The XT11GT Pro is made from aluminum and is anodized in a smooth medium gloss black anodizing. Visually it’s different then the standard XT11GT. It features the same tactical tail cap, with the large center button being a mechanical switch with a grippy silicon cover and the paddle on the side to allow for mode selection. The paddle was upgraded to aluminum here for incredibility. The clip is a clip on, non fixed and rotates around the body of the light. It’s not deep carry with it leaving about 32mm exposed from a pocket. 

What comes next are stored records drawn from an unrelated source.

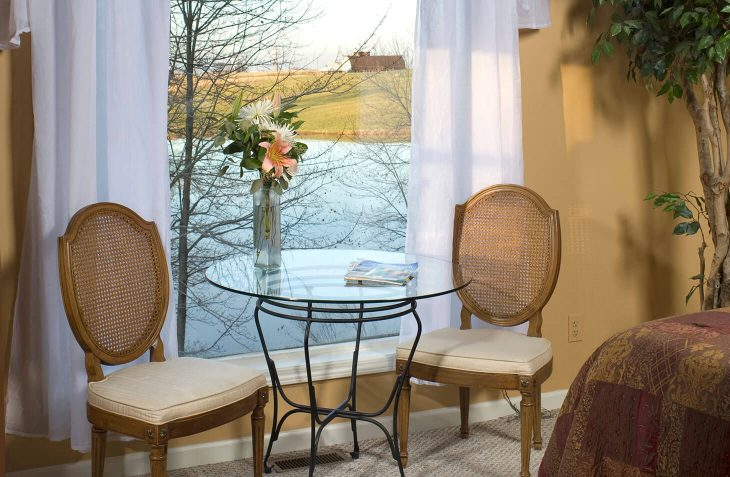 Chairs and table with view outside in King Arthur Suite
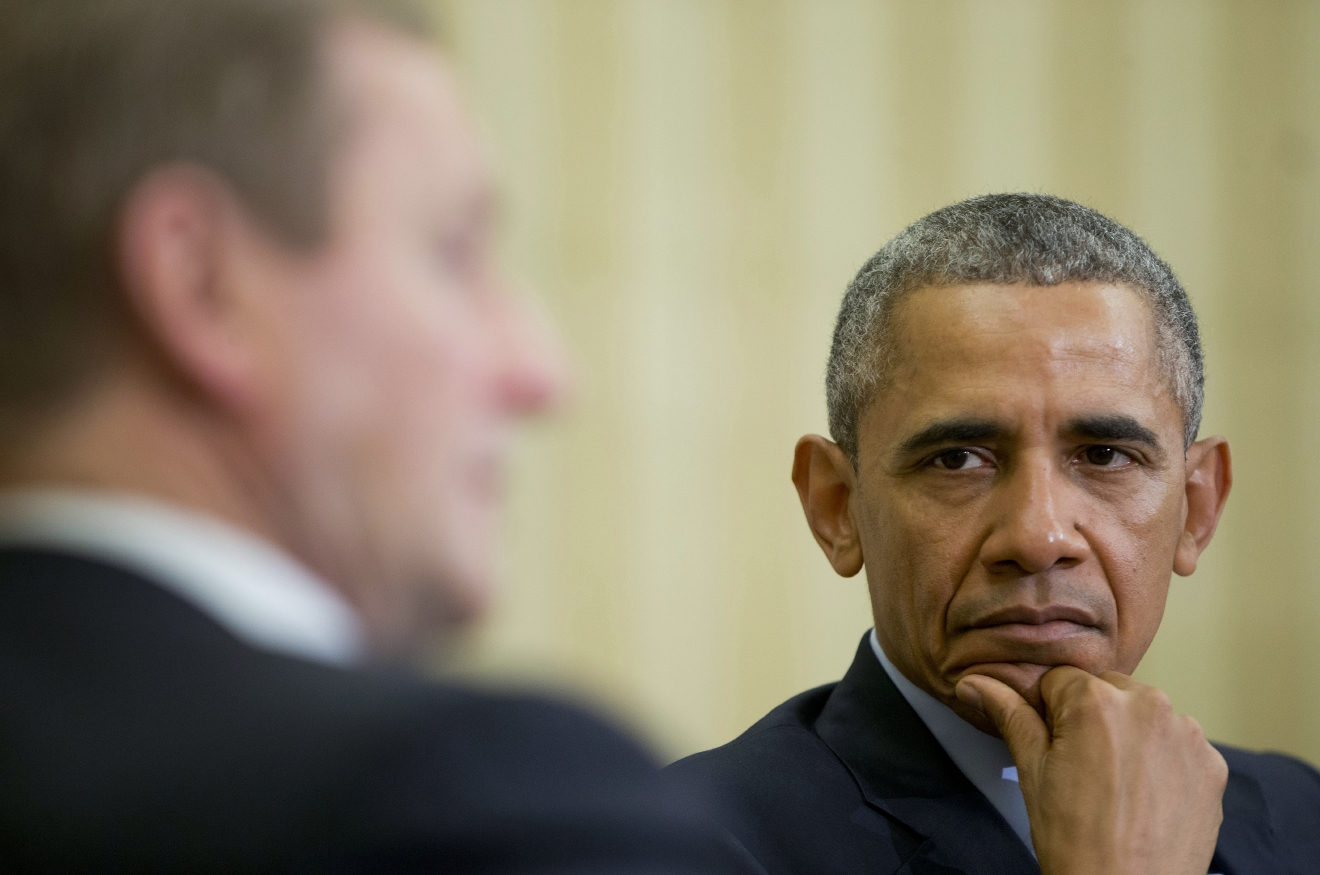 President Barack Obama, right, listens to  Irish Prime Minister Enda Kenny, left, make comments during their meeting in the Oval Office of the White House in Washington, Tuesday, March 15, 2016. (AP Photo/Pablo Martinez Monsivais)
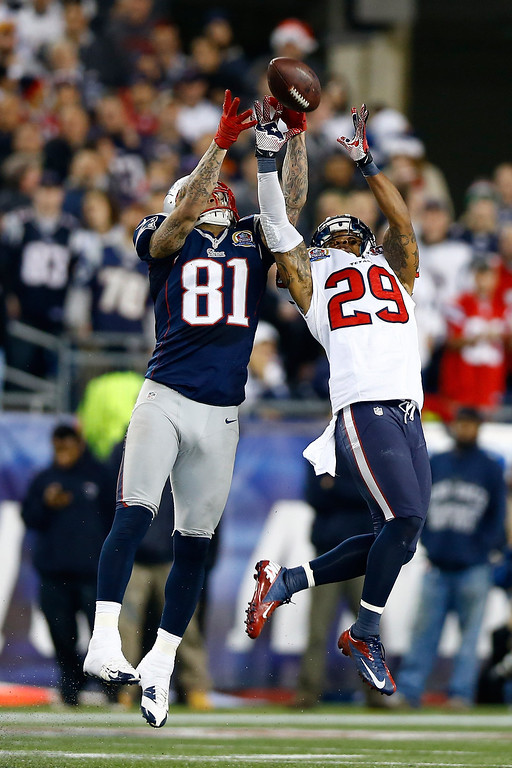 . FOXBORO, MA - DECEMBER 10:  Tight end Aaron Hernandez #81 of the New England Patriots and strong safety Glover Quin #29 of the Houston Texans go up for the ball in the first half at Gillette Stadium on December 10, 2012 in Foxboro, Massachusetts.  (Photo by Jared Wickerham/Getty Images)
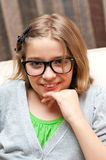 Smiling girl in glasses Stock Photography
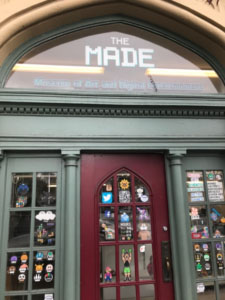"Photograph of a front door with the windows covered in stickers. Above the door a window has the sign ""The Made: Museum of Art and Digital Entertainment"""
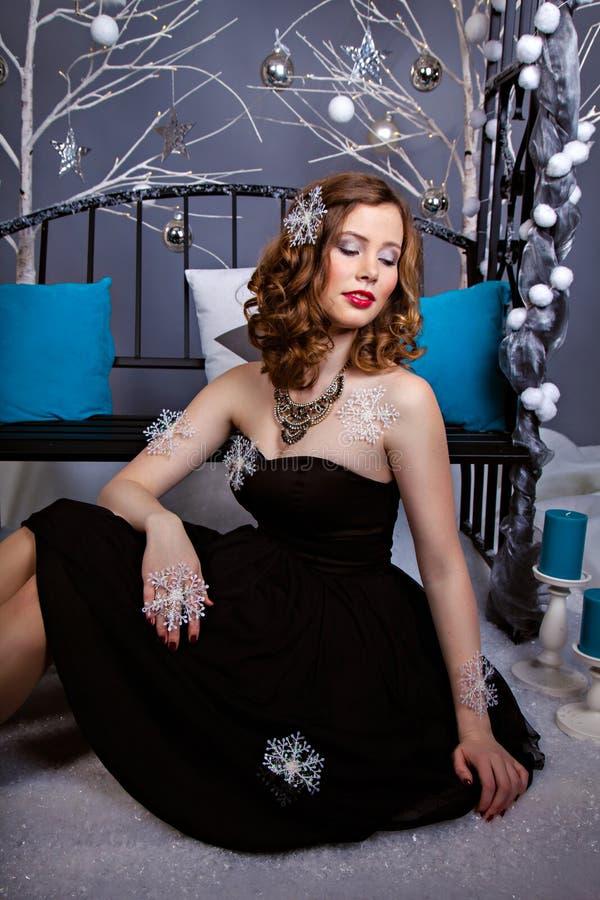 Giovane donna graziosa in vestito da sera con i fiocchi di neve fotografie stock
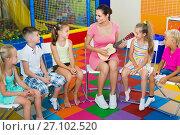 Купить «Children sitting with teacher and listening to music in class», фото № 27102520, снято 19 января 2019 г. (c) Яков Филимонов / Фотобанк Лори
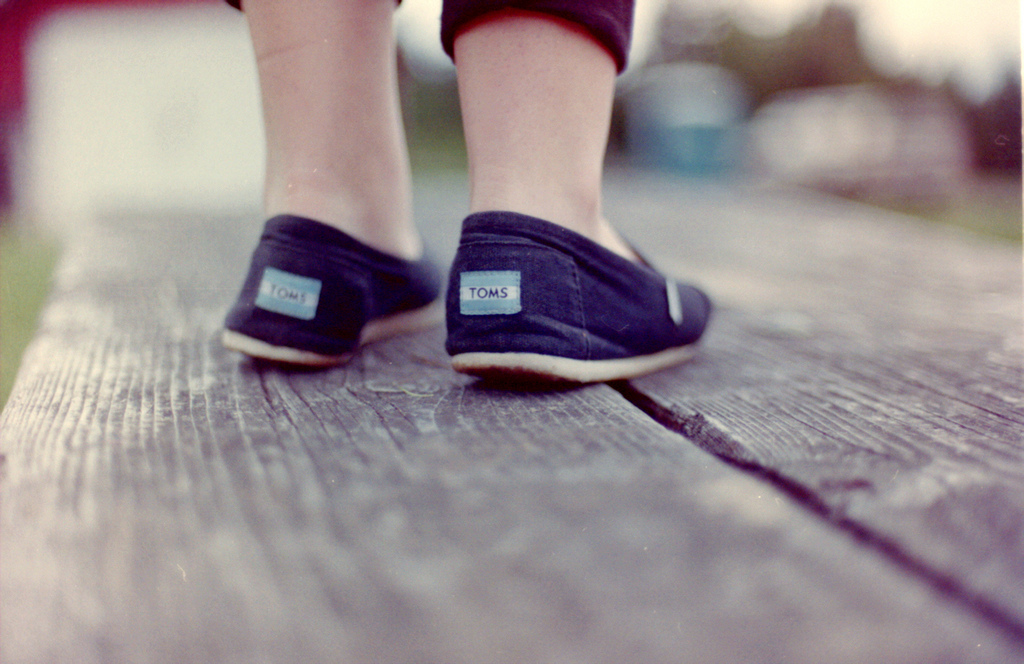 young child wearing a pair of TOMS shoes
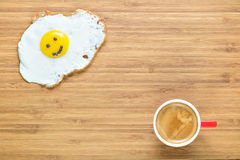 Smiling fried egg lying on a wooden cutting board with small red cup of coffee near it. Classic Breakfast concept. Royalty Free Stock Photos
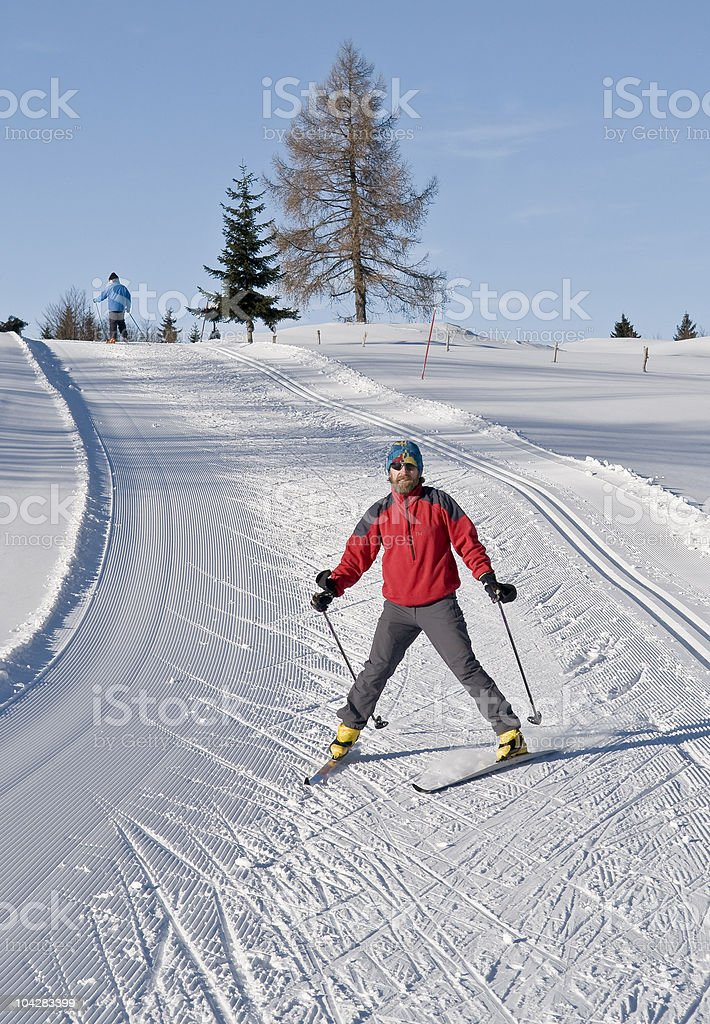 A guy enjoying Cross country skiing at beginner hill! royalty-free stock photo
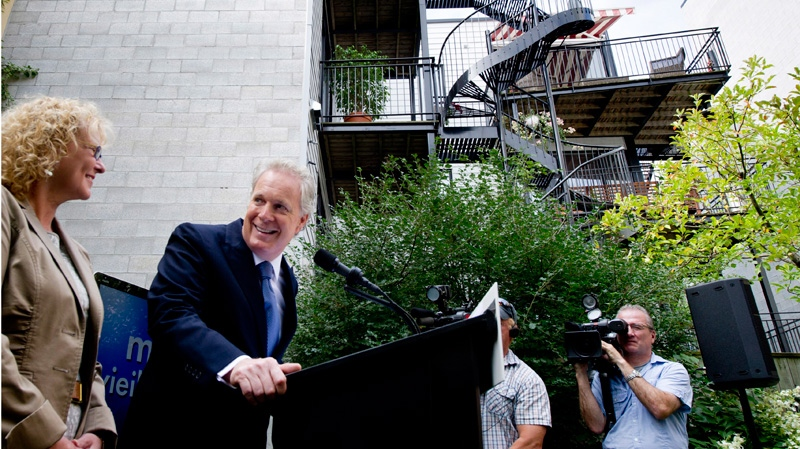 Quebec Premier Jean Charest, with candidate Marguerite Blais, responds to a question during a news conference in the backyard of a family home in Montreal Tuesday, August 21, 2012. (Paul Chiasson / THE CANADIAN PRESS)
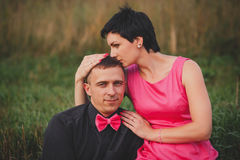 Tenderness and love. beautiful and happy couple in pink Stock Photos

The body is milled with small horizontal lines going around the body of the light and then it has small relieves milled in. It’s a nice change from traditional knurling and provides a good amount of grip. The threads are nice and square cut and it’s a dual wall construction. The head and body tube appear to be once piece. As we get to the head of the light it grows in size, It’s got a built in anti roll ring that adds some style and nicely disguises the USB charging port cover. This is definitely one of the better designs I have seen for this. 

The bezel is a little aggressive and the outer edges have some sharper sides. It’s a gunmetal color and stainless steel I believe. It’s easily unscrewed by hand. Inside is a anti reflective coated glass lens, a fairly deep smooth reflector 

 

Size and Weight

I measured the length at 139mm, minimum diameter on the body at 25mm, maximum diameter on the head at 35mm. Weight with the included battery and clip was 169.2g. 

For an 18650 light it’s a little on the long side, but that’s not unexpected with the deeper reflector. Here are some comparison shots with the light and some others.

 

Retention

Your 2 Retention methods on this light is with the included pocket clip. Unfortunately this isn’t deep carry carry with about 32mm of the light exposed if you do decide to use the clip. With the size of this light that’s ok, as I think it’s more of a bag or coat light myself. The included holster does the job pretty well too, no complaints there. 

 

LED & Beamshots

The XT11 GT Pro is using the Cree XHP 35 HD LED in cool white at 6500k. This is an interesting choice of LED”s since it’s officially been discontinued by Cree. That said plenty of existing stock still exists and Klarus must feel like they have enough to meet the expected demand of this light. The beam it’s self is a good all arounder. The deep smoother reflector means the light has a fairly small hotspot and it throws pretty well but there is also spill to allow for short and medium range light. So a good all around beam. 

The light will run on 18650 batteries which is how I will use it, but it will also run on 2x CR123a batteries which is nice as a backup. As a result the working voltage is 2.8V to 6.4V/ No PWM was observed. 

 

Runtime & Heat

I measured runtime with the included 3100mAh battery. Turbo runtime was 50 seconds before stepping down to 90% and then it ran for another 2 minutes 10 seconds before settling at 30% relative output where it ran for an additional 1:37:00. Total runtime was 2 hours. Max Heat I saw was 42C at 1:35. 

 

UI

Like many of Klarus recent lights this has 2 modes of operation, a Tactical and a Outdoor setting. The tactical mode allows the main button on the rear of the light to go to turbo, and the paddle to be a shortcut for strobe that you can lock on by holding for 2 seconds.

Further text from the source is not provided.